You might’ve seen this picture on my Facebook page this week:
In case you’re not familiar with Charlotte Mason, she was a British educator in the 1800s who was a bit of a revolutionary in her ideas and methods. Here’s a great description of the Charlotte Mason philosophy of education.
What struck me this week, though, is what Charlotte had to say about mothers. She wasn’t a mother. She never married or had children, yet she recognized some important things about home life, particularly relating to mothers.
There is more to the quote in the picture above. It goes like this:
“If mothers could learn to do for themselves what they do for their children when these are overdone, we should have happier households. Let the mother go out to play! If she would have the courage to let everything go when life becomes too tense, and just take a day, or half a day, out in the fields, or with a favourite book, or in a picture gallery looking long and well at just two or three pictures, or in bed, without the children, life would go on far more happily for both children and parents. The mother would then be able to hold herself in “wise passiveness and would not fret her children by continual interference even of hand or eye – she would let them be.”
Wow. That’s an interesting concept….when life becomes too tense, just take a day or half a day out in the fields or with a favorite book or in a picture gallery or in bed without the children. Can any of you moms even fathom such a reality? I certainly can’t.
Don’t get me wrong. I love my children more than life itself, but life does become too tense sometimes and a break like Charlotte described would be amazing beyond measure. I think the perception sometimes to those who have never walked this road of a homeschooling mom is that every day is a vacation, so there’s no need to get away. Consequently, in the early years, especially, I felt guilty for even desiring a break because “everything should be okay since I get to stay at home all the time.” Can any of you relate? Do any of you ever get that message from people in your life?

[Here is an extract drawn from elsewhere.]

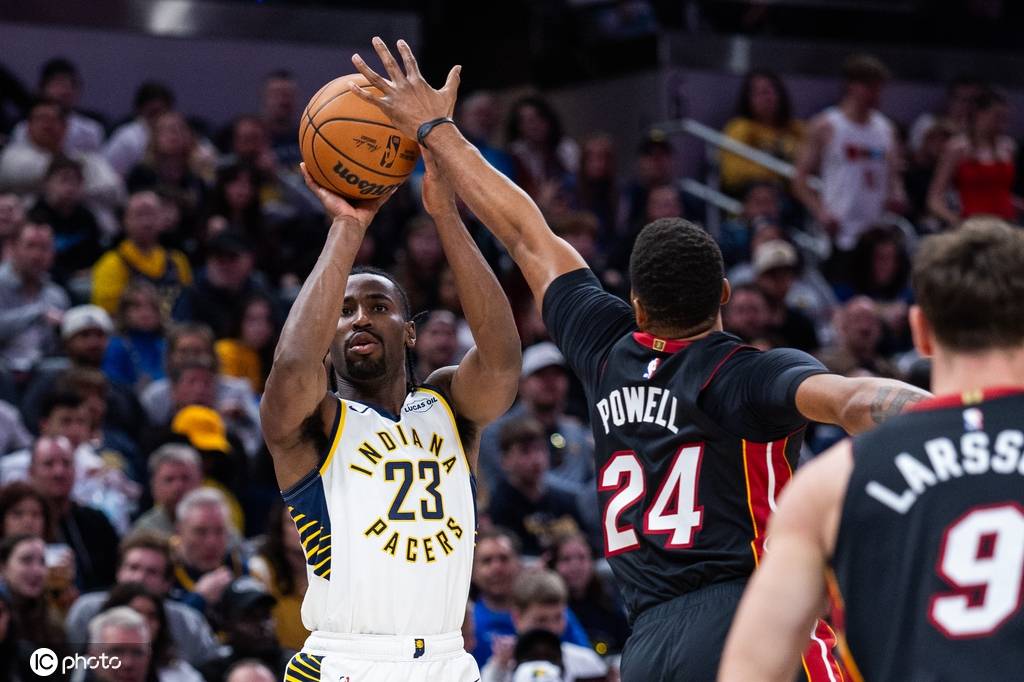 内姆布哈德29+6+9希罗21+7 步行者大胜热火迎2连胜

The reality is that it’s very hard to raise children, to care for them 24/7, to homeschool them. And without breaks, I become tired and frustrated and short tempered. Our home life is less than it should be when I’m worn out.

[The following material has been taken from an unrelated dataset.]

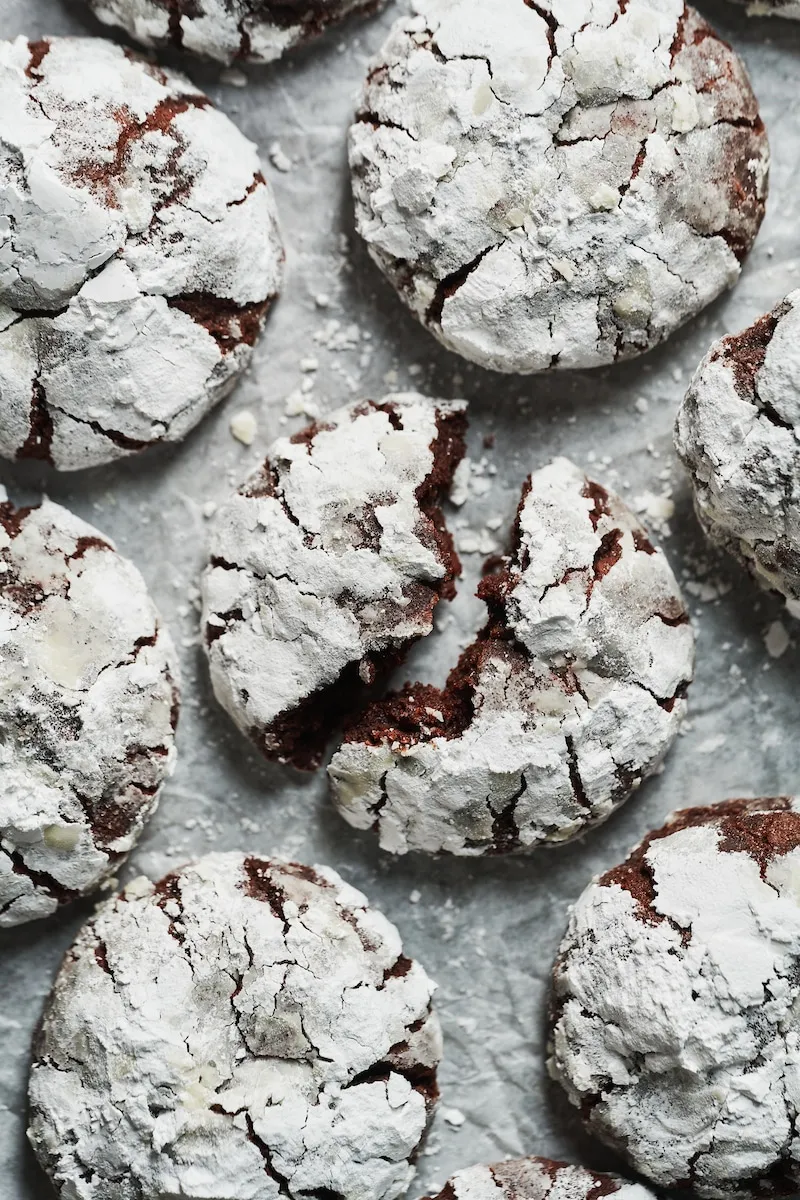 Chocolate Crinkle Cookies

So, what can we do about it, those of us who might not have the resources available to take breaks like Charlotte described? How can we refresh and rejuvenate so that our home is happy and well balanced?
We have to get creative. Here are a few things I have done to have breaks and stay sane:
1. I took up couponing shortly after our fourth baby was born. This might sound utterly insane to you, but it actually allowed me to kill two birds with one stone: 1) I started saving our family lots of money, and 2) I had an excuse to go out to shop by myself more often since I was saving our family lots of money. So, to me, going to the grocery store alone is a nice, refreshing break.

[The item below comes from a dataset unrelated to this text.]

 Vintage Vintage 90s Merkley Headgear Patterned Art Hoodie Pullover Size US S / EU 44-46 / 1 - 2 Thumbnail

2. Now that my older children are involved in a homeschool academy a few hours each week, I have only my 5-year-old during that time. So, that, in itself, is a bit of a break. However, I had the idea of an arrangement with a friend who also has only her 5-year-old while her older kids are at the homeschool academy. We decided that on Wednesdays she would keep my child during school hours, and on Thursdays I would keep her child. So, my friend and I each have about 4 hours alone every week, which has been a wonderful arrangement. (We also swap date nights with that same family occasionally, which is a huge blessing.)
3. Exercise. I like to take walks around our neighborhood to stay healthy, but it also gives me 30 minutes or so by myself to think or pray or talk on the phone or listen to worship music. I don’t feel guilty getting away for a few minutes if I’m doing something that benefits my health.
Okay, so those are my thoughts. I’m not strolling through an art gallery or a field or lying in bed to relax, as Charlotte Mason suggested, but then the world is a different place now, too. If you’re feeling overwhelmed by life, I hope you’ll get creative and find ways to re-charge your batteries. You’ll be glad you did, and your family will be, too!